Dataset items:
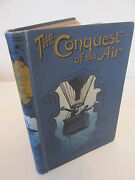 The Conquest Of The Air The Romance Of Aerial Navigation John Alexander 1902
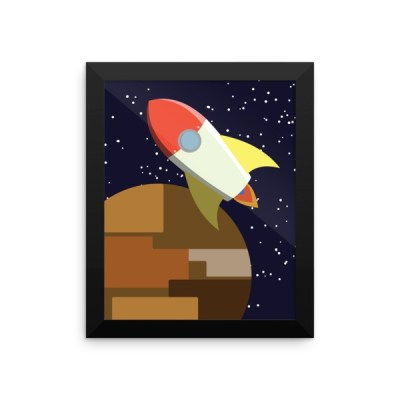 rocket -or- build a rocket ship and we'll fly it far away Framed poster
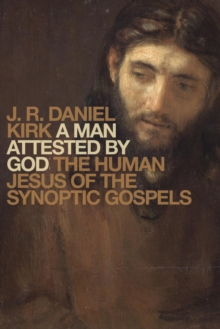 A Man Attested by God : The Human Jesus of the Synoptic Gospels, Hardback Book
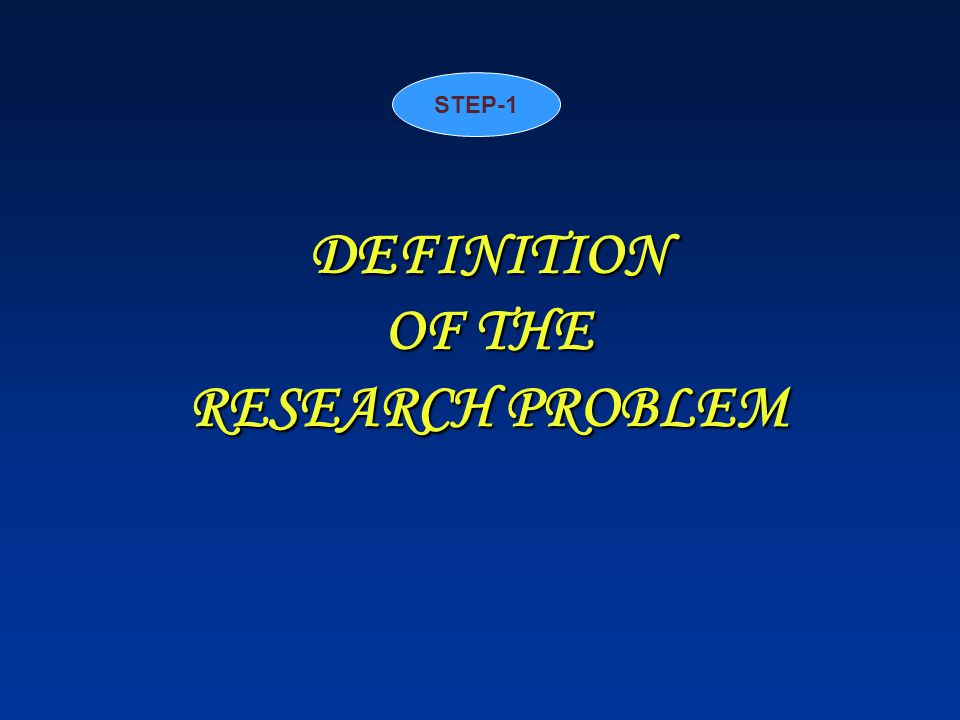 DEFINITION OF THE RESEARCH PROBLEM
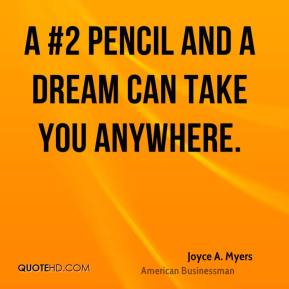 A #2 pencil and a dream can take you anywhere.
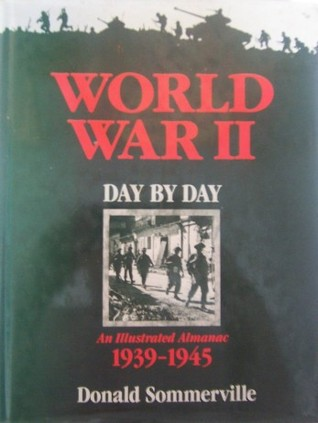 World War II Day By Day - An Illustrated Almanac - 1939-1945 by Donald Sommerville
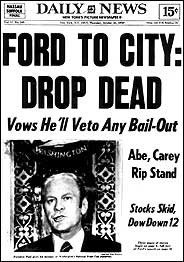 Memorable headlines: Ford to city: Drop dead
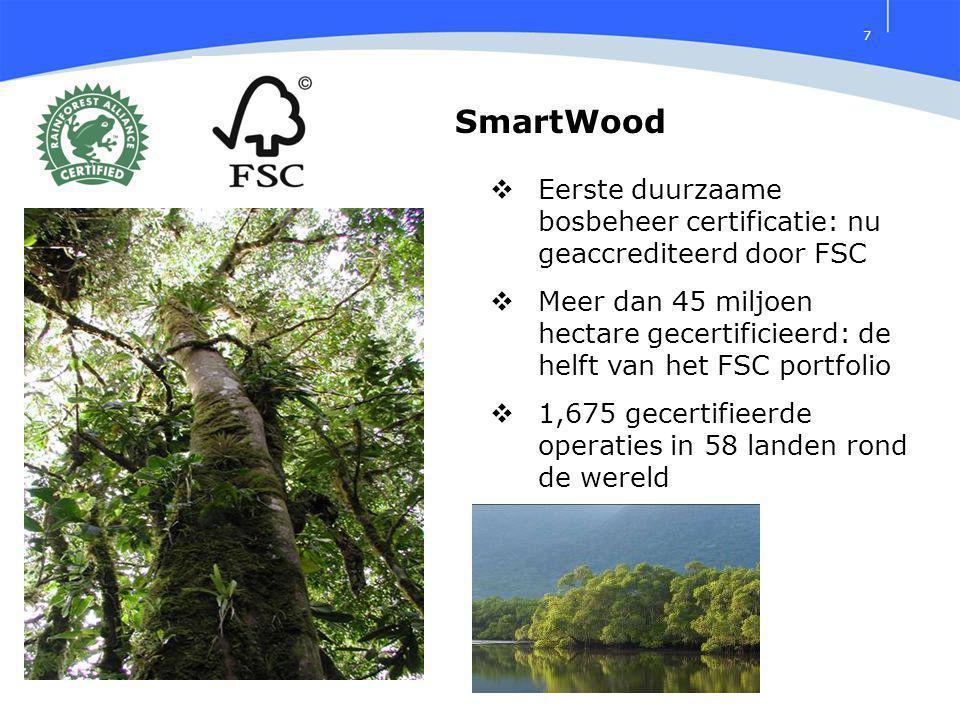7 SmartWood  Eerste duurzaame bosbeheer certificatie: nu geaccrediteerd door FSC  Meer dan 45 miljoen hectare gecertificieerd: de helft van het FSC portfolio  1,675 gecertifieerde operaties in 58 landen rond de wereld
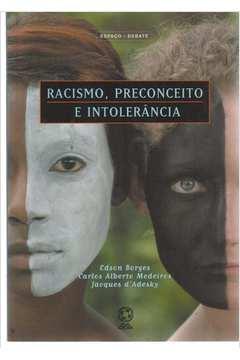 Racismo Preconceito e Intolerancia Nova Ortografia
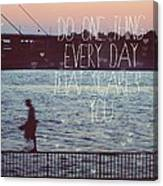 Do One Thing Every Day Canvas Print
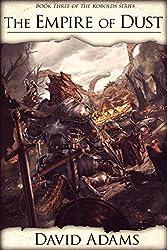 Ren of Atikala: The Empire of Dust (Kobolds Book 3)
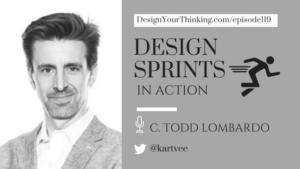 DYT 119: Design Sprints In Action | C. Todd Lombardo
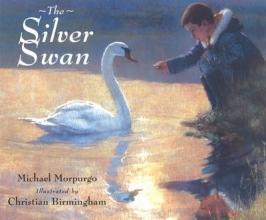 Morpurgo, Michael Silver Swan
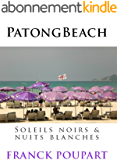 Patong Beach, Soleils noirs & nuits blanches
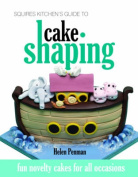 Squires Kitchen's Guide to Cake Shaping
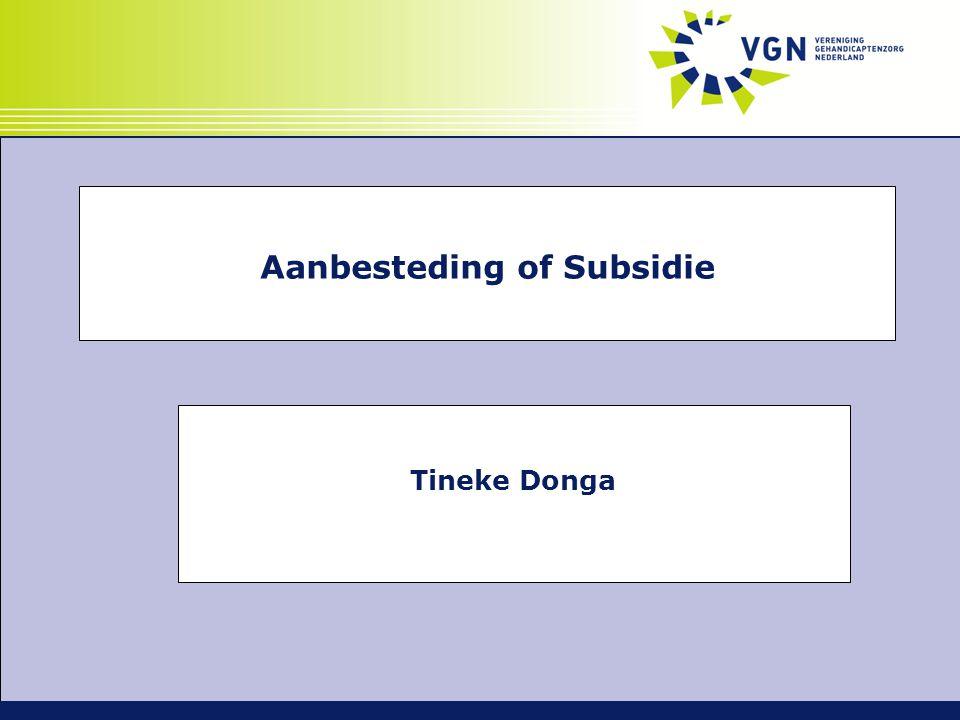 Aanbesteding of Subsidie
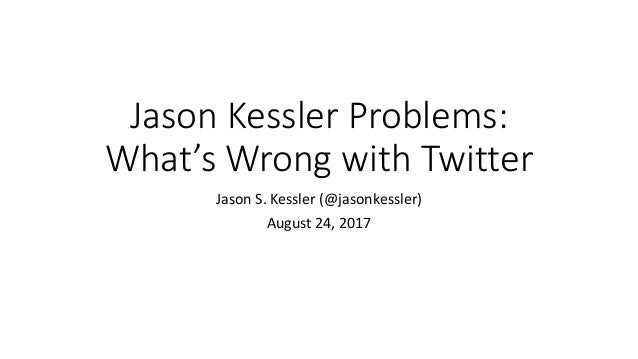 Jason Kessler Problems: What's Wrong with Twitter Jason S. Kessler (@jasonkessler) August 24, 2017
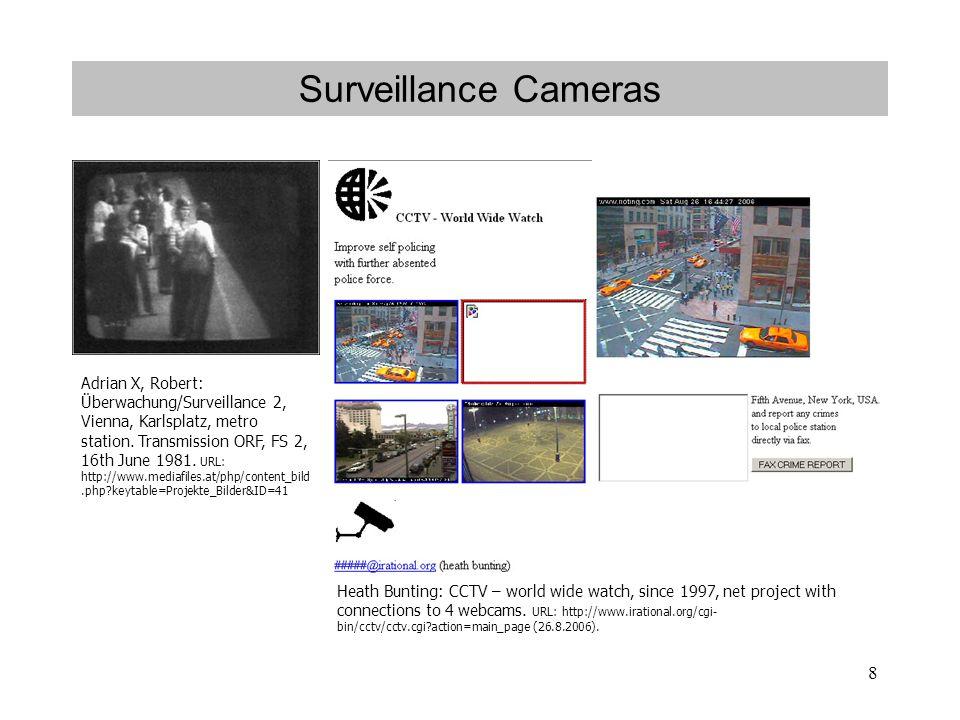 8 Surveillance Cameras Adrian X, Robert: Überwachung/Surveillance 2, Vienna, Karlsplatz, metro station.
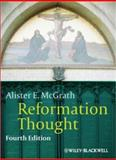 Reformation Thought, Alister E. McGrath, 0470672811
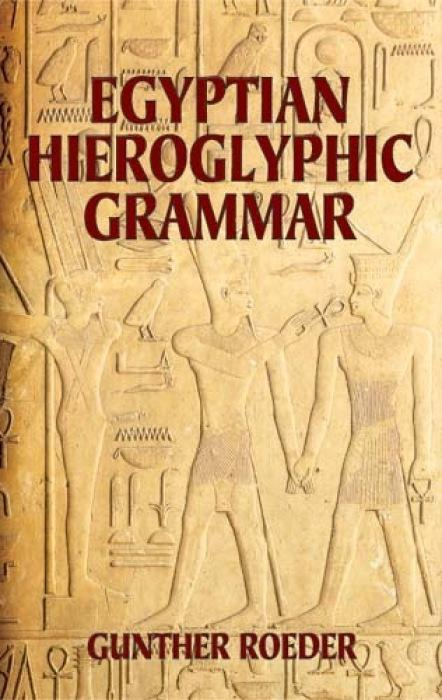 Egyptian Hieroglyphic Grammar: A Handbook for Beginners als Taschenbuch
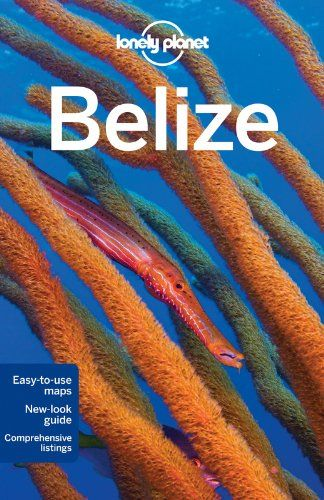 Lonely Planet Belize (Country Guide) by Mara Vorhees,http://www.amazon.com/dp/1742204449/ref=cm_sw_r_pi_dp_1uGptb17ASBW52X7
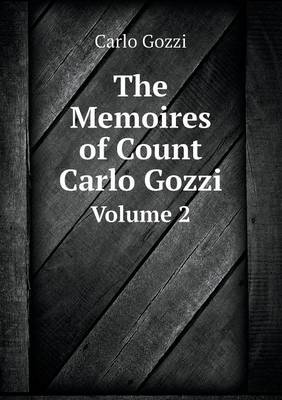The Memoires of Count Carlo Gozzi Volume 2 (Paperback)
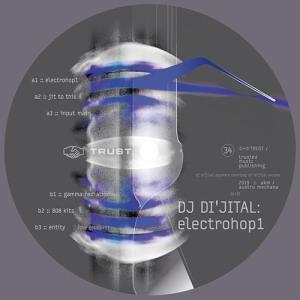 DJ Di'jital - ElectroHop1 - Trust034 - TRUST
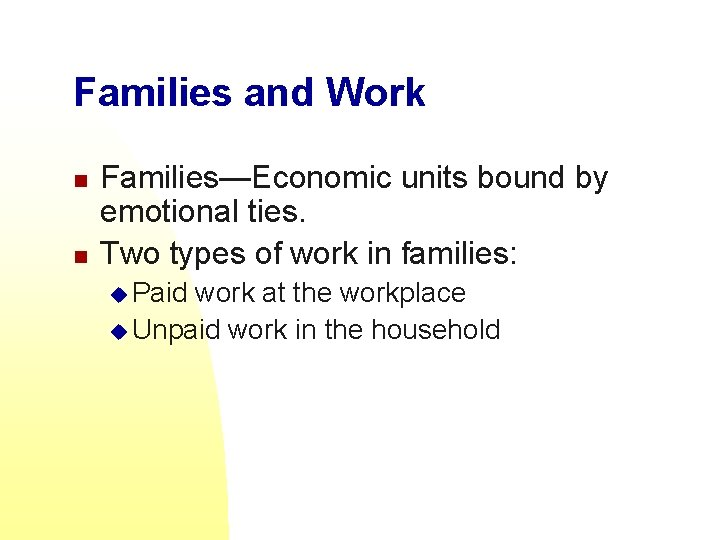 Families and Work n n Families—Economic units bound by emotional ties. Two types of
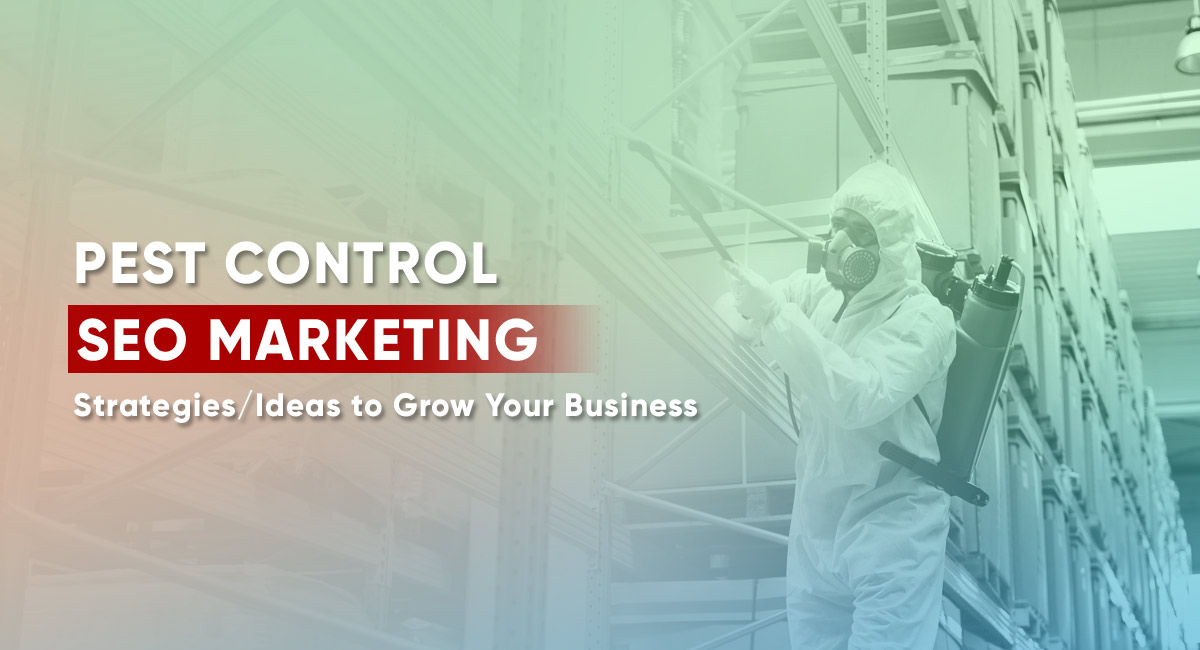 Top 7 Pest Control Marketing Strategies to Grow Your Business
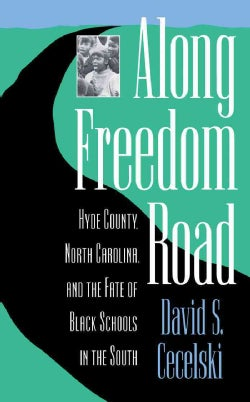 Along Freedom Road: Hyde County, North Carolina and the Fate of Black Schools in the South (Paperback)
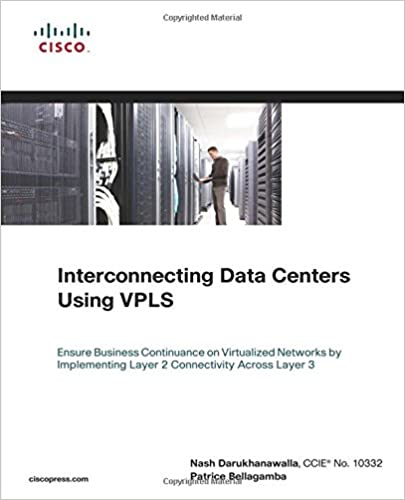 Interconnecting Data Centers Using VPLS (Ensure Business Continuance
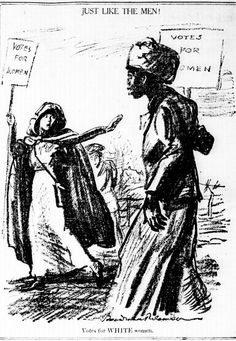 """""""Just like the men!"""" Cartoon. New-York Tribune, March 1, 1913 When African-American women demanded the right to vote, they faced resistance from..."""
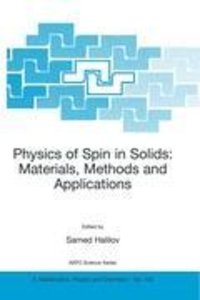 Physics of Spin in Solids: Materials, Methods and Applications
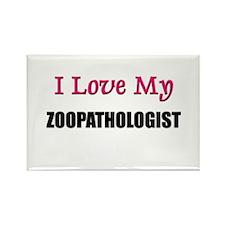 I Love My ZOOPATHOLOGIST Rectangle Magnet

• [Exercise requirements]
With the pictures left out, write out exactly the lines above from the one containing "Memorable headlines: Ford to city: Drop dead" through the one containing "Patong Beach, Soleils noirs & nuits blanches".

• [Answer area]
 Memorable headlines: Ford to city: Drop dead
7 SmartWood  Eerste duurzaame bosbeheer certificatie: nu geaccrediteerd door FSC  Meer dan 45 miljoen hectare gecertificieerd: de helft van het FSC portfolio  1,675 gecertifieerde operaties in 58 landen rond de wereld
 Racismo Preconceito e Intolerancia Nova Ortografia
 Do One Thing Every Day Canvas Print
 Ren of Atikala: The Empire of Dust (Kobolds Book 3)
 DYT 119: Design Sprints In Action | C. Todd Lombardo
 Morpurgo, Michael Silver Swan
 Patong Beach, Soleils noirs & nuits blanches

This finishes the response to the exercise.